+++ EXTRACT TO READ

In an exemplary embodiment of the present application, R1 to R3 are the same as or different from each other, and are each independently hydrogen; deuterium; or a substituted or unsubstituted aryl group having 6 to 20 carbon atoms, R4 to R15, Ra and Rb are the same as or different from each other, and are each independently hydrogen; or deuterium, and at least one of R1 to R3 may be a substituted or unsubstituted aryl group having 6 to 20 carbon atoms.
In an exemplary embodiment of the present application, R1 to R3 are the same as or different from each other, and are each independently hydrogen; deuterium; a substituted or unsubstituted phenyl group; a substituted or unsubstituted biphenyl group; or a substituted or unsubstituted naphthyl group, R4 to R15, Ra and Rb are the same as or different from each other, and are each independently hydrogen; or deuterium, and at least one of R1 to R3 may be a substituted or unsubstituted phenyl group; a substituted or unsubstituted biphenyl group; or a substituted or unsubstituted naphthyl group.

++++++

WRITTEN REQUEST 1
Please condense the first paragraph of the excerpt above, the one beginning "In an exemplary embodiment" that allows aryl groups having 6 to 20 carbon atoms, into a short list that keeps its main facts.
WRITTEN REQUEST 2
Locate each line of the records below that contains the word "track", and copy those lines. Matches must have the same case.

+++ DATA FOR THIS EXERCISE

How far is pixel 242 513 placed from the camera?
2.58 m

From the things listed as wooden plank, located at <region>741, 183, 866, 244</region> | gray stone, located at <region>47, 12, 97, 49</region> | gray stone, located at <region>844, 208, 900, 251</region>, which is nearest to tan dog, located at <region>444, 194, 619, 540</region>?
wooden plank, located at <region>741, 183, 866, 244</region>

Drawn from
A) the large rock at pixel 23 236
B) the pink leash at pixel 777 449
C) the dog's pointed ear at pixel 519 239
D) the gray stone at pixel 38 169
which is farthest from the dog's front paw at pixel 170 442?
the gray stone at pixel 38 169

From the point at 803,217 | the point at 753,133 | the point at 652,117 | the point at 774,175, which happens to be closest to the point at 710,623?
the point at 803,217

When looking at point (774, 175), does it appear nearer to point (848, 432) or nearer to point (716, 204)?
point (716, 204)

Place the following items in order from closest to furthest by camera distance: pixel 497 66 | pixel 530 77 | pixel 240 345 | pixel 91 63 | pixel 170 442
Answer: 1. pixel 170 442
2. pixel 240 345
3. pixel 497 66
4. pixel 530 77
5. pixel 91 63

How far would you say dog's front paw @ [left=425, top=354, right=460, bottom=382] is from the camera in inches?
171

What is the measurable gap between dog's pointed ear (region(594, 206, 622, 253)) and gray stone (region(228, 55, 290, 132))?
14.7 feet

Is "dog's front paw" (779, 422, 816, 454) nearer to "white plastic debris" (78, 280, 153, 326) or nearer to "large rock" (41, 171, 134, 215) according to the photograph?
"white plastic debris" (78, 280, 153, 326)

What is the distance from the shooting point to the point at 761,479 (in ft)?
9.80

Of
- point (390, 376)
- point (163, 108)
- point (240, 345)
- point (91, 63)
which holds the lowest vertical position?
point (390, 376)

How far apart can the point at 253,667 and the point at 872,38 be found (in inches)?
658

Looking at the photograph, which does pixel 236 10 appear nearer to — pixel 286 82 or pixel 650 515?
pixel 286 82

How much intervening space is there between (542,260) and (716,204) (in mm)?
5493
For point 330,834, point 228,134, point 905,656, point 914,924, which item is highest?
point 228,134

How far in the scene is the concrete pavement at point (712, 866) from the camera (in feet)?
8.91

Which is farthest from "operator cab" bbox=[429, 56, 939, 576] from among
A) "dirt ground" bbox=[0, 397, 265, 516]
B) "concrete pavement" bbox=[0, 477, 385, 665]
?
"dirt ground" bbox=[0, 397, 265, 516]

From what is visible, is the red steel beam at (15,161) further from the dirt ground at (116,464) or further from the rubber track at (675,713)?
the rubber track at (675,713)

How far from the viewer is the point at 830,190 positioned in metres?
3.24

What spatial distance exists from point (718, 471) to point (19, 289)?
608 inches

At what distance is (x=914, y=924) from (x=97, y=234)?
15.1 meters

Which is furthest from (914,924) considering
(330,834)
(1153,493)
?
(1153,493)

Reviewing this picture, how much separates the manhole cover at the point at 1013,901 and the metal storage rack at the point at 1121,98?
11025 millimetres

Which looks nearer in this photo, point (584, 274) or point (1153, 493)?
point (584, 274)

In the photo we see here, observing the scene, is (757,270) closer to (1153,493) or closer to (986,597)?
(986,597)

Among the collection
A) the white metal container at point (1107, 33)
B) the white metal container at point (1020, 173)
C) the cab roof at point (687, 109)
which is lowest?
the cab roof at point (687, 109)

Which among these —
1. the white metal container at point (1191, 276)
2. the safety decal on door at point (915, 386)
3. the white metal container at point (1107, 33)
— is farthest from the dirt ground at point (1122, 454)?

++++++

EXPECTED OUTPUT 1
- R1 to R3 may be the same or different. Each is independently hydrogen, deuterium, or a substituted or unsubstituted aryl group having 6 to 20 carbon atoms.
- R4 to R15, Ra and Rb may be the same or different. Each is independently hydrogen or deuterium.
- At least one of R1 to R3 may be a substituted or unsubstituted aryl group having 6 to 20 carbon atoms.

EXPECTED OUTPUT 2
From what is visible, is the red steel beam at (15,161) further from the dirt ground at (116,464) or further from the rubber track at (675,713)?
the rubber track at (675,713)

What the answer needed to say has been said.